La Banca Popolare Cinese è sotto il diretto controllo del governo della Repubblica Popolare e le sue operazioni rientrano nei piani quinquennali elaborati dal Partito Comunista Cinese.
Il 1º dicembre 2015, il renminbi cinese è divenuto una delle sei valute di riserva approvate dal FMI: la direzione del FMI ha motivato questa decisione asserendo che, oltre al fatto che nel 2014 le esportazioni della Cina hanno totalizzato il 12,4% degli scambi internazionali mondiali, il renminbi ottempera al requisito di essere una valuta "ampiamente utilizzata" nelle transazioni internazionali[40].
L'adesione della Cina all'Organizzazione Mondiale del Commercio (OMC)[61] avvenuta nel dicembre del 2001 rappresenta senza dubbio una pietra miliare per la Cina e per il commercio internazionale. La Cina è riuscita a persuadere gli altri Stati membri dell'OMC che, senza la propria partecipazione, l'OMC non può essere davvero considerata un'organizzazione mondiale. Tuttavia, questo grande traguardo ha portato con sé conseguenze giuridiche, politiche e sociali di rilevante impatto per il mercato globale, che deve integrare un paese con numerose diversità strutturali, culturali e comportamentali. Fin da prima della sua adesione all'OMC il Governo cinese aveva avviato riforme significative del proprio sistema giuridico interno.
● ● ● ● ● ● ●
Istruzioni dell'esercizio → Trascriva fedelmente il passo dell'estratto sull'economia cinese che inizia con «La Banca Popolare» e prosegue fino a «Partito Comunista Cinese.».

(Record di dati)
● ● ● ● ● ● ●
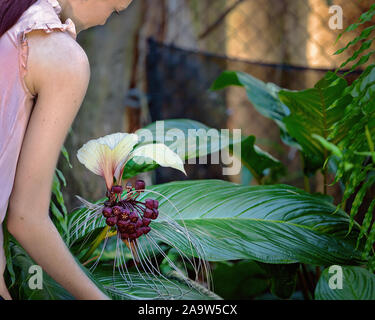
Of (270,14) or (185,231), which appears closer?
(185,231)

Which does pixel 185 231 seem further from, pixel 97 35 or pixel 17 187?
pixel 97 35

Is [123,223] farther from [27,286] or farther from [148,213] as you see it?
[27,286]

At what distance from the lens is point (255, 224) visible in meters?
1.04

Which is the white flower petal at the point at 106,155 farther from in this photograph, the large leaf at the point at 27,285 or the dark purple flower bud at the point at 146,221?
the large leaf at the point at 27,285

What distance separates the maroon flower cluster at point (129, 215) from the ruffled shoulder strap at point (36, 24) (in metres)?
0.28

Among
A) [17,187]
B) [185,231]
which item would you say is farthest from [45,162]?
[185,231]

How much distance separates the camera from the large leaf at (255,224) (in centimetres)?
98

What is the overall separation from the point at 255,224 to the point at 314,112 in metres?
0.33

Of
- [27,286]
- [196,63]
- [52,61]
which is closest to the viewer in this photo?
[52,61]

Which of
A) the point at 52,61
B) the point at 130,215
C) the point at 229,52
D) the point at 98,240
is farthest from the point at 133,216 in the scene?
the point at 229,52

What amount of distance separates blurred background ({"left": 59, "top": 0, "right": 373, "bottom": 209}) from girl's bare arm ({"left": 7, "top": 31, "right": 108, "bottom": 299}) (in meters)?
0.76

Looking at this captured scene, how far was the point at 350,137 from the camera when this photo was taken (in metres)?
0.88

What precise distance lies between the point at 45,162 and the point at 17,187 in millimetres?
55
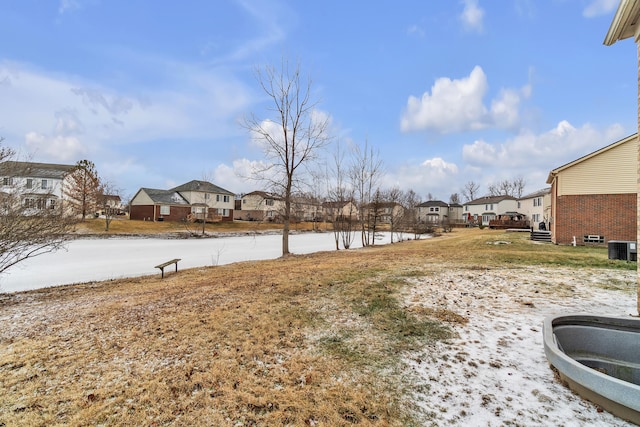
● ● ● ● ● ● ●
Risultato →
La Banca Popolare Cinese è sotto il diretto controllo del governo della Repubblica Popolare e le sue operazioni rientrano nei piani quinquennali elaborati dal Partito Comunista Cinese.